→ EXCERPT:
────
The default colors range from red to white (heat.colors) and are not pretty. Consider using enhancements such as the RColorBrewer package, https://cran.r-project.org/package=RColorBrewer to select better colors.

By default four components will be displayed in the plot. At the top left is the color key, top right is the column dendrogram, bottom left is the row dendrogram, bottom right is the image plot. When RowSideColor or ColSideColor are provided, an additional row or column is inserted in the appropriate location. This layout can be overriden by specifiying appropriate values for lmat, lwid, and lhei. lmat controls the relative postition of each element, while lwid controls the column width, and lhei controls the row height. See the help page for layout for details on how to use these arguments.

Value

Invisibly, a list with components

`rowInd`	row index permutation vector as returned by `order.dendrogram`.
`colInd`	column index permutation vector.
────
→ DATASET RECORDS:
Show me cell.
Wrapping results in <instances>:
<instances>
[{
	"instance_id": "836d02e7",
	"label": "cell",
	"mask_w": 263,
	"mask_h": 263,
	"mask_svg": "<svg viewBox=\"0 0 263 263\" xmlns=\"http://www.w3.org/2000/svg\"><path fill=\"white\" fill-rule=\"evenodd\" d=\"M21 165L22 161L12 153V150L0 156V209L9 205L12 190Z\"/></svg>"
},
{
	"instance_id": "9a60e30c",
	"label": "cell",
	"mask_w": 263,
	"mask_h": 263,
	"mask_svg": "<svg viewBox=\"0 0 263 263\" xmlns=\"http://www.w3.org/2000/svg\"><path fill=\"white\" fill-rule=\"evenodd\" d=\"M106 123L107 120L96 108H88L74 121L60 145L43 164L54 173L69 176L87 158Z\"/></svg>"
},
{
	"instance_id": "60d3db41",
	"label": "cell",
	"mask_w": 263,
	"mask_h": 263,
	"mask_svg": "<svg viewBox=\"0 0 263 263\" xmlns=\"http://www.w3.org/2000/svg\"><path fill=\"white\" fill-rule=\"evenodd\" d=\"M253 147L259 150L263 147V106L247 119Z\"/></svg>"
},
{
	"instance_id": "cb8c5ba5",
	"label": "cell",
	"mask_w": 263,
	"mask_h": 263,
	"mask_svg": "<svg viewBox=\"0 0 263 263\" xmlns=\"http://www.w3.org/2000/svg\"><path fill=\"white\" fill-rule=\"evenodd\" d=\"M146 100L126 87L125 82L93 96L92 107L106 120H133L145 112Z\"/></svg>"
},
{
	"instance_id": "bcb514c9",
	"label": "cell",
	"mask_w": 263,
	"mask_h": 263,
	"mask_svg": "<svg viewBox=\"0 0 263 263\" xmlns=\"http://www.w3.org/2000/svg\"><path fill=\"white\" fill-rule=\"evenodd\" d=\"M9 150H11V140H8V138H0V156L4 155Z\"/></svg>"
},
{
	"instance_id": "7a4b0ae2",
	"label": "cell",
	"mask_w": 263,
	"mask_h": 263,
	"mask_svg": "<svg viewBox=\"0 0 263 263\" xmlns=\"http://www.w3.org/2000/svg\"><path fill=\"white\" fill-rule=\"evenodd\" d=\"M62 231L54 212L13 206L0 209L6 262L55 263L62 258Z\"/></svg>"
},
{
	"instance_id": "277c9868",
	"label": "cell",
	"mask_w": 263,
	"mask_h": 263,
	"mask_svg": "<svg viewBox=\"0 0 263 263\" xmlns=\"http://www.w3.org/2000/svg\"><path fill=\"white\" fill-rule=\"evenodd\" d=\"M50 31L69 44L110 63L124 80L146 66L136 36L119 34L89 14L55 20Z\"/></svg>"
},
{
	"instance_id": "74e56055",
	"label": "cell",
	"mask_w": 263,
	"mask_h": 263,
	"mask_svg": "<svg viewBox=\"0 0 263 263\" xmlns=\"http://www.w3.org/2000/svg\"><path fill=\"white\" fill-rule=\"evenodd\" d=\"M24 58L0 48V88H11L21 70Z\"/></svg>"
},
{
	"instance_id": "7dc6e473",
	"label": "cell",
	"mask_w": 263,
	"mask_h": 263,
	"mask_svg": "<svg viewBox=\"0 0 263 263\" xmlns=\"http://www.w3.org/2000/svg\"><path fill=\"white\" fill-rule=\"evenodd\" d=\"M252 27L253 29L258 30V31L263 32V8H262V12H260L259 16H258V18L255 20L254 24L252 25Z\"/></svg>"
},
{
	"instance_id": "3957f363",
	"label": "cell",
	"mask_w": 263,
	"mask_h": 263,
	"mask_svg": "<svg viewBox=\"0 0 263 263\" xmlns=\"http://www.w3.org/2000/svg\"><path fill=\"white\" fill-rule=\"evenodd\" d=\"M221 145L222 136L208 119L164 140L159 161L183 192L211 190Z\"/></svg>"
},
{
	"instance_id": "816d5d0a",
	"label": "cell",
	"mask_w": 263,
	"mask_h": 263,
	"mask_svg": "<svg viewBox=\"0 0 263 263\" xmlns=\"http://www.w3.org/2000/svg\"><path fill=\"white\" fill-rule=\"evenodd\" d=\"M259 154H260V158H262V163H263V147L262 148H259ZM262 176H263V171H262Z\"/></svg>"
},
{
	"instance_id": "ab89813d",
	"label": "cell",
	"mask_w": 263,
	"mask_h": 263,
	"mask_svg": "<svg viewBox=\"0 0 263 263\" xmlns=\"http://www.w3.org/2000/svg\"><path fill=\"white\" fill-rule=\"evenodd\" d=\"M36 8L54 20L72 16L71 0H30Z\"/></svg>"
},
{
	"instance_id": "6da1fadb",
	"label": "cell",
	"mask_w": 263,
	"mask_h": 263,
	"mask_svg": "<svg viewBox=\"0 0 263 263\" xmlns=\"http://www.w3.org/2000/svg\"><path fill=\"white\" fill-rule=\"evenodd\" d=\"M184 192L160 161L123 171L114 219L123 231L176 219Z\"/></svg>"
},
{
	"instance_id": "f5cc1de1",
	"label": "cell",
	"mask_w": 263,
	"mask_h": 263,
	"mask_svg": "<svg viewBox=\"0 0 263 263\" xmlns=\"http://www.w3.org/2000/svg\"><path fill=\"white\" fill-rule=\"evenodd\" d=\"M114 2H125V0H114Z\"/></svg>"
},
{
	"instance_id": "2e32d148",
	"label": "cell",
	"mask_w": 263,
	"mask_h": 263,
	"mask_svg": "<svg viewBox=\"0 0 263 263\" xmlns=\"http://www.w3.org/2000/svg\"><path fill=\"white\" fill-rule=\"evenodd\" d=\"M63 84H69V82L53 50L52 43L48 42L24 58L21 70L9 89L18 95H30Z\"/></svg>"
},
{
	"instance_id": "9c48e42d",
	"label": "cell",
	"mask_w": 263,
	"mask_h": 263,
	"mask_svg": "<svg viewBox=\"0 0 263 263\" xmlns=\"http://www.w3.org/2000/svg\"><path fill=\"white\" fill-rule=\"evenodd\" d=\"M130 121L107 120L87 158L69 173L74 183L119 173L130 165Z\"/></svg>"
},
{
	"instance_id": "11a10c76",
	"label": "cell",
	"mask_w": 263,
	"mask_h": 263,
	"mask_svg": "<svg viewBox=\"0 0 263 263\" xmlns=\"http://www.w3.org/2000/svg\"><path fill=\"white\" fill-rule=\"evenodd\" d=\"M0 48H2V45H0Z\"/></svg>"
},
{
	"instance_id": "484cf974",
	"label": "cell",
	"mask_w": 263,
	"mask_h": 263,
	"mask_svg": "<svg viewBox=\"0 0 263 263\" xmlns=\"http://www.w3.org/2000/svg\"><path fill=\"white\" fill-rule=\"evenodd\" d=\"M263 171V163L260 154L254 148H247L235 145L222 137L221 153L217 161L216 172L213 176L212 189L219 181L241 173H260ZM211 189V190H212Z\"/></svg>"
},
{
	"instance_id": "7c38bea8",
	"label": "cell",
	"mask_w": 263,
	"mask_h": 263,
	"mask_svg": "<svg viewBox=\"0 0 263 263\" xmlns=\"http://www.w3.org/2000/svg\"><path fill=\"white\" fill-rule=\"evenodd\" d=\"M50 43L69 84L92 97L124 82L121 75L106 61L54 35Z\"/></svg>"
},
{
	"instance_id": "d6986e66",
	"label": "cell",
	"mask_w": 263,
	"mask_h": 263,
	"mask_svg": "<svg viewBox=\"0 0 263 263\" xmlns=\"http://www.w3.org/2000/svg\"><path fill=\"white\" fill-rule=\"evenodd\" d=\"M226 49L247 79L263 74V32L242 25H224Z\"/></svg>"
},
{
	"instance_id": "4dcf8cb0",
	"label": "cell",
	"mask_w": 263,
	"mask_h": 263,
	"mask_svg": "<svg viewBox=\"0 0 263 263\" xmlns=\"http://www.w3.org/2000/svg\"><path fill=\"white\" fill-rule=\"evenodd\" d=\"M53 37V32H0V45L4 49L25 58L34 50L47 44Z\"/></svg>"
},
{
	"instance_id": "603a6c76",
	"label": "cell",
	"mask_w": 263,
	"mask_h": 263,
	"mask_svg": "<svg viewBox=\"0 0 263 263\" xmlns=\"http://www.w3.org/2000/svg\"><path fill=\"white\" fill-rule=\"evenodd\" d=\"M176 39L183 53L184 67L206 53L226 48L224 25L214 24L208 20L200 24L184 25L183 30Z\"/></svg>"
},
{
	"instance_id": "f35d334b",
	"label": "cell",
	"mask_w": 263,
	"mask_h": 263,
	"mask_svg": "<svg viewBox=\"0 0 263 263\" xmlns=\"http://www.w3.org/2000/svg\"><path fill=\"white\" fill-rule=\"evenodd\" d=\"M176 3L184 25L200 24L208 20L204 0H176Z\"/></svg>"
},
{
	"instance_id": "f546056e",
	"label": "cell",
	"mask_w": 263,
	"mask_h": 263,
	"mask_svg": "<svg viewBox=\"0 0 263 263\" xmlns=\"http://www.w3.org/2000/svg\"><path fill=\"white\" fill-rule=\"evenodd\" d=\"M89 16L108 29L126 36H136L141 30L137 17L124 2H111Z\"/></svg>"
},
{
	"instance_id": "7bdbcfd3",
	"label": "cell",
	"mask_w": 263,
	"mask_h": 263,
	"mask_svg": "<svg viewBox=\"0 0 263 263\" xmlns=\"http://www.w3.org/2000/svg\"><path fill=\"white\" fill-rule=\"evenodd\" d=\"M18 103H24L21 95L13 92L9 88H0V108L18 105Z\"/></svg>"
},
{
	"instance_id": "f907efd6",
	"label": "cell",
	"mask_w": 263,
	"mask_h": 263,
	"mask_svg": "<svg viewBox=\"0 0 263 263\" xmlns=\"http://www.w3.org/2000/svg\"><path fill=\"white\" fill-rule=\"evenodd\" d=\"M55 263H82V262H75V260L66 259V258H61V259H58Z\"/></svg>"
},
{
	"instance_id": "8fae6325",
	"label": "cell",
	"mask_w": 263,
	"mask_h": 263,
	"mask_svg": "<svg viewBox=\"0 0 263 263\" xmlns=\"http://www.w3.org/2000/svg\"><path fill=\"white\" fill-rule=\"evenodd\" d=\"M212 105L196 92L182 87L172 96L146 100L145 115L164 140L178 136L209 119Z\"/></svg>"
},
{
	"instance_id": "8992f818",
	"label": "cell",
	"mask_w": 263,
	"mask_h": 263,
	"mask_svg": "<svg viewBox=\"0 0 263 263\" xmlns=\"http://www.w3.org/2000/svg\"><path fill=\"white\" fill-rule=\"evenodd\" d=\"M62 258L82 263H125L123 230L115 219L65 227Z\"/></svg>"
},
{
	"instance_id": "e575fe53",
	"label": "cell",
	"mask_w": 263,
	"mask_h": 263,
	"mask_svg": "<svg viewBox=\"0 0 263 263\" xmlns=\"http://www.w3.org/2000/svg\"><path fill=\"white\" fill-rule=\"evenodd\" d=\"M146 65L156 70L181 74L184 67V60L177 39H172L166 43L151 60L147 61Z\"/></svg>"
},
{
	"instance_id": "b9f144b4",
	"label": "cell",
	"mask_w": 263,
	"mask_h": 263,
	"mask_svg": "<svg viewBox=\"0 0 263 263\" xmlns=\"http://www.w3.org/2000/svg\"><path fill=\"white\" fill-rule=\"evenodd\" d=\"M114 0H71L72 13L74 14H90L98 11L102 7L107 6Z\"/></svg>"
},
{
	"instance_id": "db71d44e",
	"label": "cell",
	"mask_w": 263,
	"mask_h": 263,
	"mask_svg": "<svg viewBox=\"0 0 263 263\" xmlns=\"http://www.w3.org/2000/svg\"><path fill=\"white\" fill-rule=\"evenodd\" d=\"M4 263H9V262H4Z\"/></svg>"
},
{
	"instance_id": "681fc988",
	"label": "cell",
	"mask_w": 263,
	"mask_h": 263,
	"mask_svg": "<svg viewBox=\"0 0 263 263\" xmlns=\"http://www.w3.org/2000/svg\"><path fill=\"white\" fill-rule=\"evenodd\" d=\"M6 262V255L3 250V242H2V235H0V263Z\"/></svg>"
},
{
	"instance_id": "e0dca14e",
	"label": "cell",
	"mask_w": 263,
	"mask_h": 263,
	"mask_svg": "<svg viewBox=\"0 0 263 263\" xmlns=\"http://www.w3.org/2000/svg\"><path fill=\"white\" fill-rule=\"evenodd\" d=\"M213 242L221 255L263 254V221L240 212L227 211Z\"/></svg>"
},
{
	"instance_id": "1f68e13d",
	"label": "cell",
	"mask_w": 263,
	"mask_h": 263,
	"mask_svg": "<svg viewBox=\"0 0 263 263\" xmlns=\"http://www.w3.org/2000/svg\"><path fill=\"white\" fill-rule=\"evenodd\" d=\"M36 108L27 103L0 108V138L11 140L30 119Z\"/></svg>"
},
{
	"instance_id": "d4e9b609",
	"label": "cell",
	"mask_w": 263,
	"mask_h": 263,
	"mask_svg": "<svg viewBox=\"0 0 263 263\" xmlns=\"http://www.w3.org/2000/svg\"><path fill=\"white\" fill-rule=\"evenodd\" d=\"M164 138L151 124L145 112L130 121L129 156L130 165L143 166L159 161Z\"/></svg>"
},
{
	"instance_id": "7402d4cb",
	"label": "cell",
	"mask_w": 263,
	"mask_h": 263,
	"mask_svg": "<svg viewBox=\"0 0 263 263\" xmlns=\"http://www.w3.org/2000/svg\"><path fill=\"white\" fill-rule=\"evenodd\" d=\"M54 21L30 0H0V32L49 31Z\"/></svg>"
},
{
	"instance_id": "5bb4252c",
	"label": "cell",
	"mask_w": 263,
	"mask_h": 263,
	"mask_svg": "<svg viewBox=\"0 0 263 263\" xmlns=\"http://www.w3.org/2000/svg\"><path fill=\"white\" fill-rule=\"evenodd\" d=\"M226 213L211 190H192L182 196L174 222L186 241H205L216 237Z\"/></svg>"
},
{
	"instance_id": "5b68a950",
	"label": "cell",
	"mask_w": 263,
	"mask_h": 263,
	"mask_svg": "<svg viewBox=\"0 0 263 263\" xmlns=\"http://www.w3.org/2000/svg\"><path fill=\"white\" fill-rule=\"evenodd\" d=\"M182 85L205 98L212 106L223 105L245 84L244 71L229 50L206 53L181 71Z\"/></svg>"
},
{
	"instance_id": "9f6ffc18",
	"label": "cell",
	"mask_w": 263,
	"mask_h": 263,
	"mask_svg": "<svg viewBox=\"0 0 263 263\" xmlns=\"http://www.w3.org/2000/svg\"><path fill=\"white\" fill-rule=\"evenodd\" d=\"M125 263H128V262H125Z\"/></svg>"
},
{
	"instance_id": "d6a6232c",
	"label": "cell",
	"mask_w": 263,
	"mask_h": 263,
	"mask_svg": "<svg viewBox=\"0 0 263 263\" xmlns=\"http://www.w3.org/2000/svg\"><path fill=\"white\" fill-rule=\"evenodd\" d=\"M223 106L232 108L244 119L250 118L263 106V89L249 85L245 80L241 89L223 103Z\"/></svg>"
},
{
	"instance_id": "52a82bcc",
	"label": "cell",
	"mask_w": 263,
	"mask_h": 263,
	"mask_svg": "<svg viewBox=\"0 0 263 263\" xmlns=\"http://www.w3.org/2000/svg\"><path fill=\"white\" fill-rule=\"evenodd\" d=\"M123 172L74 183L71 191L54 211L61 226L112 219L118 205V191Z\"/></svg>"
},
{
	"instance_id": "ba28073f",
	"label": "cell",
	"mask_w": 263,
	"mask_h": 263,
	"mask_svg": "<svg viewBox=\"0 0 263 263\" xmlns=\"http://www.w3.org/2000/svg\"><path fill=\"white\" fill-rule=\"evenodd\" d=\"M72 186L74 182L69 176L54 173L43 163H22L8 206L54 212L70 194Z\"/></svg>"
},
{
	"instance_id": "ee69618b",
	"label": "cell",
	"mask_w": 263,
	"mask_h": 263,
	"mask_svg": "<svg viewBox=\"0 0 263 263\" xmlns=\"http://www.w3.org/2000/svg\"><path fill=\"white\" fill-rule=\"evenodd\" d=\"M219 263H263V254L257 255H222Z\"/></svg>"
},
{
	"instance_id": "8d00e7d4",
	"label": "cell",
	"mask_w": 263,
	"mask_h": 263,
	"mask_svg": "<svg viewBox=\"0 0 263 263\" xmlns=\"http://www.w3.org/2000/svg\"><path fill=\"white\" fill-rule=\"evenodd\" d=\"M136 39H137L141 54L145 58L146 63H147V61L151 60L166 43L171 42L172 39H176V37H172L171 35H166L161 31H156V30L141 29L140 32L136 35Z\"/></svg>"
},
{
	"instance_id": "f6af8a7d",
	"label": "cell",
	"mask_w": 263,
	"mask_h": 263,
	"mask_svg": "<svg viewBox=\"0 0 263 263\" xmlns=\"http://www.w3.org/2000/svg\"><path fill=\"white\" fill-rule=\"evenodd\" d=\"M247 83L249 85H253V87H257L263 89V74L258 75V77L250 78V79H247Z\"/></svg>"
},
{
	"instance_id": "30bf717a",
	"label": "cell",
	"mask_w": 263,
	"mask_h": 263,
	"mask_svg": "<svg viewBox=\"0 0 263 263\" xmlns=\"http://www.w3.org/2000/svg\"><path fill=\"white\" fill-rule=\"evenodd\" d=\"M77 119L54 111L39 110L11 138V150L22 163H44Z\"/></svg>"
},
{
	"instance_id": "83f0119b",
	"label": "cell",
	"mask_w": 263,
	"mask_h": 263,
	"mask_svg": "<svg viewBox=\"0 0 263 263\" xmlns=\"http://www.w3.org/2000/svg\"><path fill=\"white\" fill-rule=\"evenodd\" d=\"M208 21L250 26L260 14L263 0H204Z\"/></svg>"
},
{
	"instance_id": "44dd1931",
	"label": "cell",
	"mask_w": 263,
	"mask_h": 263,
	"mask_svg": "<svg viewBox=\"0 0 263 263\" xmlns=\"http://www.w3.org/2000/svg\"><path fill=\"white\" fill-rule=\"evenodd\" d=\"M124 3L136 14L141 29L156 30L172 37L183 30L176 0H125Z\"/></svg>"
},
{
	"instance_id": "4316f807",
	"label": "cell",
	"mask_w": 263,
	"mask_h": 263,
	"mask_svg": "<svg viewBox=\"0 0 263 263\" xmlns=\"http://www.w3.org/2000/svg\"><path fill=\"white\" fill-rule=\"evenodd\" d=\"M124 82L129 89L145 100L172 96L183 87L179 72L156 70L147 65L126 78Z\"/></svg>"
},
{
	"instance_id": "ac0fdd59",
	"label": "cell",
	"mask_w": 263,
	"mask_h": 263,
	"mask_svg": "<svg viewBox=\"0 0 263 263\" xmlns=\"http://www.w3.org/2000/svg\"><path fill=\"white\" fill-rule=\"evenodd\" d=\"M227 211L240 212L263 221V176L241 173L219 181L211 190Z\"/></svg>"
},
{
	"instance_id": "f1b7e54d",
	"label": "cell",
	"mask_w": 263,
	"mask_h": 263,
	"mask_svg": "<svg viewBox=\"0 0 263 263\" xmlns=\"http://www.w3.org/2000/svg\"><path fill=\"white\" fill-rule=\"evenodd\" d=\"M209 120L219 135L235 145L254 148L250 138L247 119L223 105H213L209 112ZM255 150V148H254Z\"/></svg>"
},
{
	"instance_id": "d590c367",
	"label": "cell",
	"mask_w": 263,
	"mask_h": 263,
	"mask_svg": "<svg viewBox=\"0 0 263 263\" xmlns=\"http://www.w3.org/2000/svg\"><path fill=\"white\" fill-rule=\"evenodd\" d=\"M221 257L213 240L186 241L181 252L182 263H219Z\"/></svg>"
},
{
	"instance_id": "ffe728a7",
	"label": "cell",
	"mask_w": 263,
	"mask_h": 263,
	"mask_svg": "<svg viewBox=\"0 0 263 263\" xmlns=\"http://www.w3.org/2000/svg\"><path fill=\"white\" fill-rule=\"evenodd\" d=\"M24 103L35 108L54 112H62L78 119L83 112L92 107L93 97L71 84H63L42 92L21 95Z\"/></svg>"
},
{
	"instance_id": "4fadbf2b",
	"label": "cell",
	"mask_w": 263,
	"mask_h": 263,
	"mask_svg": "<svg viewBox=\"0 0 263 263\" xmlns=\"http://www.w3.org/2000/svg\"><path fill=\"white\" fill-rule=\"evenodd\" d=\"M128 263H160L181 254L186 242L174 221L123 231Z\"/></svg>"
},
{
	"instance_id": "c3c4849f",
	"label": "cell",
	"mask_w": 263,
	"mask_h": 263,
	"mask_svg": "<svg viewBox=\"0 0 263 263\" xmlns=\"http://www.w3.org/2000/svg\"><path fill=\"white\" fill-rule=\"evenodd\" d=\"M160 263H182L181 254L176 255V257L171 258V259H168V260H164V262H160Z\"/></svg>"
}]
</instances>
────
→ WORK TO DO:
(a) Answer these questions from the heatmap excerpt:
(i) What range do the default colors span?
(ii) What sits at the bottom right of the plot by default?
(iii) What does the `rowInd` component contain?
(b) Extract the passage of the heatmap excerpt between "The default colors" and "select better colors.", inclusive.

→ ANSWERS FOR THE TASKS:
(a)
(i) From red to white (heat.colors).
(ii) The image plot.
(iii) The row index permutation vector as returned by `order.dendrogram`.

(b)
The default colors range from red to white (heat.colors) and are not pretty. Consider using enhancements such as the RColorBrewer package, https://cran.r-project.org/package=RColorBrewer to select better colors.